Post AtjwPSW3oXKmrUnGGe by tasket@infosec.exchange
 (DIR) More posts by tasket@infosec.exchange
 (DIR) Post #AtjRPV637g9AHnAPWy by debian@framapiaf.org
       2025-05-03T23:17:15Z
       
       0 likes, 0 repeats
       
       Progress on securing our distribution against supply chain attacks: The Debian testing/trixie release on amd64 is now reproducible for over 95%, and counting. You can use the new debian-repro-status package to query the reproducibility status of your installed Debian packages.

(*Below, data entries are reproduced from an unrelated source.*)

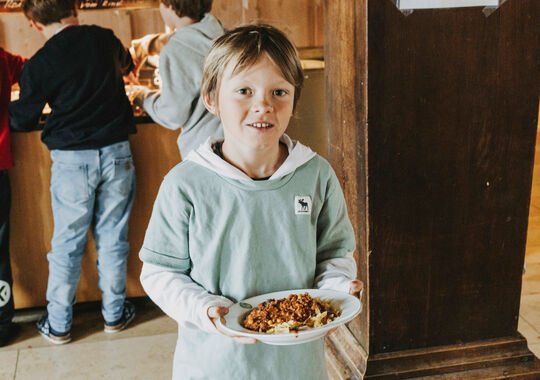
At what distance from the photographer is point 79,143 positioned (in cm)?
281

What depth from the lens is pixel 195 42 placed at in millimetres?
2705

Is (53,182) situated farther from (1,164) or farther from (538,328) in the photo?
(538,328)

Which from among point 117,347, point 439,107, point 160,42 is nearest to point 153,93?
point 160,42

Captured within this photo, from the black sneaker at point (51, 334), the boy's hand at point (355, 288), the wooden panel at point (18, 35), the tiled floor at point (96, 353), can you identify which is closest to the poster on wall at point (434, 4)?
the boy's hand at point (355, 288)

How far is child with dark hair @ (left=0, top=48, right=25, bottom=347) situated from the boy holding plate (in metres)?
1.76

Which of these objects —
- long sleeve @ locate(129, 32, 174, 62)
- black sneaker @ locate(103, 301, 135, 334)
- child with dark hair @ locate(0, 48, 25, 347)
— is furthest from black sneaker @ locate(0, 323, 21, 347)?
long sleeve @ locate(129, 32, 174, 62)

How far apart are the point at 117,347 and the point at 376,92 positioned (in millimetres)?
1807

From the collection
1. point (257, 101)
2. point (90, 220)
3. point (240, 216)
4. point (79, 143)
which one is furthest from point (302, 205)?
point (90, 220)

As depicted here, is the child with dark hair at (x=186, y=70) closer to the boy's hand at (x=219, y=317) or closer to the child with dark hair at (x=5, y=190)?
the child with dark hair at (x=5, y=190)

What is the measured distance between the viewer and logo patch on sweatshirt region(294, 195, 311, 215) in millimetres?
1418

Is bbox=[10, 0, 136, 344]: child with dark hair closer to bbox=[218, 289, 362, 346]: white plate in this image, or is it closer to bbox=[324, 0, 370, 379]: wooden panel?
bbox=[324, 0, 370, 379]: wooden panel

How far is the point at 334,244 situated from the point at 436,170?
693 mm

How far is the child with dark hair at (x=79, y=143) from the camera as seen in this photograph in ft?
9.00

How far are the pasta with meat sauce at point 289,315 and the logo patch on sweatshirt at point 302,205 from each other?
0.19 m
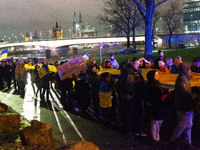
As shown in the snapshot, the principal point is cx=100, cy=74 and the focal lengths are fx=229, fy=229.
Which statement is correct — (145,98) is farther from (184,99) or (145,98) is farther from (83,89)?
(83,89)

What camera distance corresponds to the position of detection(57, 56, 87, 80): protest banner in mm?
8977

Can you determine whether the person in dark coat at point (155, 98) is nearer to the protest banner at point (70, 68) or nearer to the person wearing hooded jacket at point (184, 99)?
the person wearing hooded jacket at point (184, 99)

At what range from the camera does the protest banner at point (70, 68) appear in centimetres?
898

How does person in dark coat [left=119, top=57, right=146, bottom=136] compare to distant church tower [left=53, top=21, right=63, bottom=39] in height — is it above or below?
below

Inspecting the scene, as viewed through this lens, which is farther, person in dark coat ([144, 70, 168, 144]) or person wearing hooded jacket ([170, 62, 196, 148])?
person in dark coat ([144, 70, 168, 144])

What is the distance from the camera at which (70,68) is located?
9.05 m

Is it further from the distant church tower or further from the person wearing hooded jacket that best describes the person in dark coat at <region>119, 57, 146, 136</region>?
the distant church tower

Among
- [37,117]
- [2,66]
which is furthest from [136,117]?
[2,66]

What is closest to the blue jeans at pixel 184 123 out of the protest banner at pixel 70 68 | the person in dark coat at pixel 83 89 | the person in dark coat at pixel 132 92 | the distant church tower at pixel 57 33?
the person in dark coat at pixel 132 92

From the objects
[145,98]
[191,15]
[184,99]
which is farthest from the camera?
[191,15]

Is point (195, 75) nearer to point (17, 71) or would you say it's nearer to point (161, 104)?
point (161, 104)

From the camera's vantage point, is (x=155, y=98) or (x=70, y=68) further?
(x=70, y=68)

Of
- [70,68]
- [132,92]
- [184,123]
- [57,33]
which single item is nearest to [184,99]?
[184,123]

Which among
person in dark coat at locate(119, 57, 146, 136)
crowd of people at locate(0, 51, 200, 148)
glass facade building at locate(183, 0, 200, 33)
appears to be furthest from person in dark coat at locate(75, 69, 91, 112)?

See https://reproduce.debian.net/ #debian #reproducible-builds
       
 (DIR) Post #AtjwPSW3oXKmrUnGGe by tasket@infosec.exchange
       2025-05-04T05:04:35Z
       
       0 likes, 0 repeats
       
       @debian Wow.  I hope someday bluetooth will become function again.
       
 (DIR) Post #Atk0SlZfoPBKehJeaG by ams@mastodon.social
       2025-05-04T05:49:59Z
       
       0 likes, 0 repeats
       
       @debian Slightly worried by sudo being listed bad on my trixie system:[-] sudo amd64 1.9.16p2-1 BAD  apt reinstall doesn't fix it either. Is there a correct response to BAD results?
       
 (DIR) Post #Atk5nDqOumAntYiJ6W by elaan@infosec.exchange
       2025-05-04T06:49:44Z
       
       0 likes, 0 repeats
       
       @debian Als not in stable yet. I'll wait, looks promising.
       
 (DIR) Post #AtkUKqvJ2QrtYLZq40 by stf@chaos.social
       2025-05-04T11:24:41Z
       
       0 likes, 0 repeats
       
       @debian how exactly is reproducability protecting against "supply chain attacks"? if as a maintainer or dev backdoor a dependency of some upstream package and then a new backdoored source code version is released, in this case reproducable builds will only make sure that my backdoor is reproducably built, but it will not mitigate my backdoor. i think my scenario is *the* definition of a supply chain attack. no? would your reproducible build have caught jia tan? what am i missing?